As if things weren’t bad enough in Australia, now there’s this: the Dutch Disease. No, it isn’t a fungus spread when you plant tulip bulbs in the vineyard or something you saw on the television series House MD. It’s much more serious than that. And it’s hitting South Africa, too. Look out!
I’ve written several times about Australia’s continuing wine crisis. It seems like everything that could go wrong has gone wrong. Too much heat, too little water, excess capacity, collapsing demand — even smoke-tainted grapes caused by runaway brush fires. Yikes!
Now there is more bad news and it’s the result of too much good news? Good news is bad news? Yes. Read on.
The Dutch Disease is the name economists give to the problem of too much good news in one industry and its negative impact on the rest of the economy. If one sector of the economy gets hot on global markets (think oil exports, for example) one effect can be that export sales increase the demand for the country’s currency, causing it to appreciate in real terms. The rising currency value makes all the nation’s other products more expensive on foreign markets, sending them into a tail-spin.

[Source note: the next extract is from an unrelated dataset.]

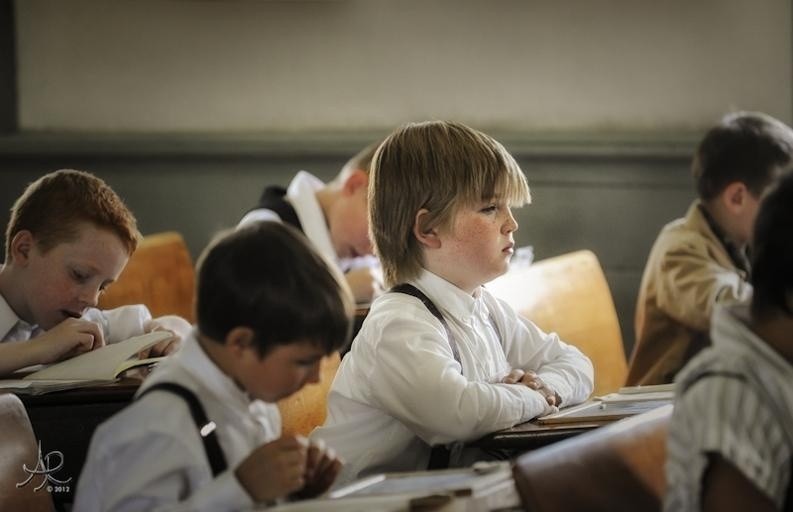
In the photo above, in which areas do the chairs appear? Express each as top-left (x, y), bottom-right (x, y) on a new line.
top-left (0, 228), bottom-right (682, 512)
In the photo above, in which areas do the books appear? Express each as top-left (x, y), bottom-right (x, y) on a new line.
top-left (0, 329), bottom-right (175, 397)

The Good News the Bad News
That’s how good news in one part of the economy can backfire. The Economist magazine apparently invented the term to describe the dilemma of the Netherlands after a big gas field was found there in 1959.
The good news / bad news in Australia is clearly the fact that China’s economy is growing rapidly and sucking in the natural resources that Australia has in considerable abundance. But big purchases of the Australian dollar needed to pay for these products has pushed the currency up, making Australian wines more expensive here in the U.S.

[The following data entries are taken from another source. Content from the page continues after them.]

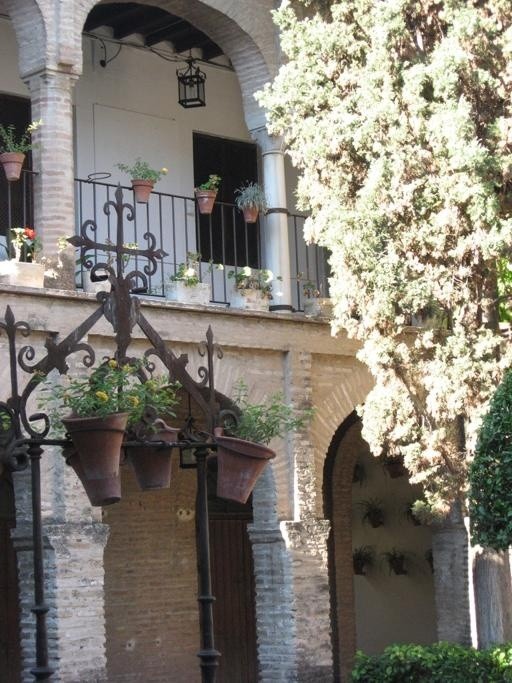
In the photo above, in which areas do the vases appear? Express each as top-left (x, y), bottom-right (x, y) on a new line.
top-left (303, 298), bottom-right (331, 314)
top-left (0, 151), bottom-right (26, 181)
top-left (81, 269), bottom-right (111, 295)
top-left (240, 288), bottom-right (270, 313)
top-left (0, 260), bottom-right (45, 287)
top-left (165, 280), bottom-right (210, 305)
top-left (131, 179), bottom-right (153, 203)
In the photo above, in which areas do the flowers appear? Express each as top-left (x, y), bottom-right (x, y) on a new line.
top-left (170, 250), bottom-right (202, 287)
top-left (235, 265), bottom-right (274, 299)
top-left (299, 273), bottom-right (333, 298)
top-left (116, 156), bottom-right (168, 183)
top-left (33, 359), bottom-right (182, 505)
top-left (7, 227), bottom-right (41, 262)
top-left (0, 119), bottom-right (43, 152)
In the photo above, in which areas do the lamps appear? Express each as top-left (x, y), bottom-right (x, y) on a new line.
top-left (175, 49), bottom-right (206, 108)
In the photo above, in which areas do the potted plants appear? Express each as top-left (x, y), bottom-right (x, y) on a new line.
top-left (234, 179), bottom-right (267, 223)
top-left (194, 174), bottom-right (222, 214)
top-left (351, 454), bottom-right (433, 575)
top-left (209, 374), bottom-right (317, 505)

This helps explain why off-premises sales of Australian wines are still falling here even though many other segments of the wine market are recovering. Recent Nielsen retail data show the U.S. wine market growing by 4.3 percent in the period ending in August, but sales of Australian wine fell by 7.5 percent (data from the November issue of Wine Business Monthly).
As the chart above shows, the Australian dollar has continued to appreciate since these data were compiled, magnifying both the Dutch Disease problem and the sense of crisis in the Australian wine industry.
South Africa Also Hit
South Africa seems to be experiencing the Dutch Disease as well. There are many factors that have contributed to the sharp rise of the Rand against the dollar, but surely the surge in gold prices must be the most important one. As speculators and investors who have worried about inflation turn to gold, their purchases have driven up the value of South Africa’s currency as well.

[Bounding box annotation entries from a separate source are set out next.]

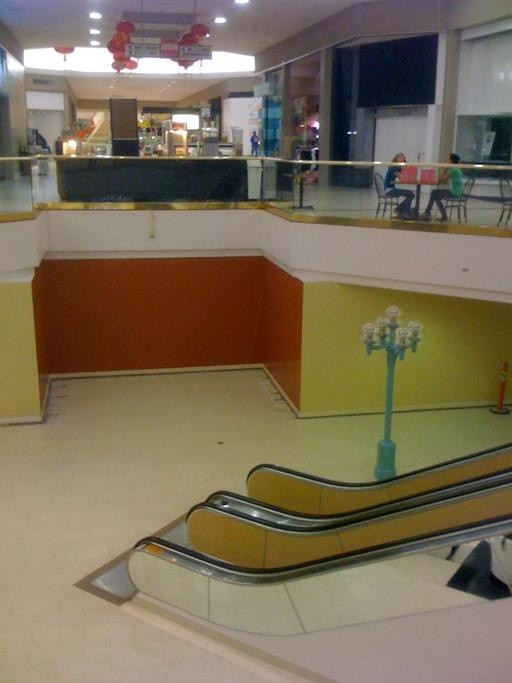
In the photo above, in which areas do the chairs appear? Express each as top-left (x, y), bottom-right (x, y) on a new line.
top-left (373, 171), bottom-right (512, 225)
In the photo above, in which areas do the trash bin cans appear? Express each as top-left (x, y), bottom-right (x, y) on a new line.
top-left (39, 149), bottom-right (48, 175)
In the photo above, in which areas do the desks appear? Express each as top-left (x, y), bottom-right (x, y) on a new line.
top-left (280, 171), bottom-right (317, 213)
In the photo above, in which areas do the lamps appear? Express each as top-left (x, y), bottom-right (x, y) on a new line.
top-left (362, 304), bottom-right (422, 483)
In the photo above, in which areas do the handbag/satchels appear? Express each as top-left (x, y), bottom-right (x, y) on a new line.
top-left (400, 167), bottom-right (435, 183)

This helps explain why sales of South African wine in the U.S. have been in a bad slump. Nielsen data indicate that South African wine sales fell by 8.3 percent in August and by 9.4 percent in the last year.
The U.S. dollar’s rapid recent fall will affect all countries that depend on our huge markets for exports, but inevitably some will be hit more than others. Those like Australian and South Africa who suffer the Dutch Disease will be challenged the most.
We’ve entered an era of extremely unstable currencies, reflecting both the inherent instability of international financial flows and the increasingly cut-throat battles in the global currency wars. Inevitably many industries — including wine — will get caught in the cross-fire.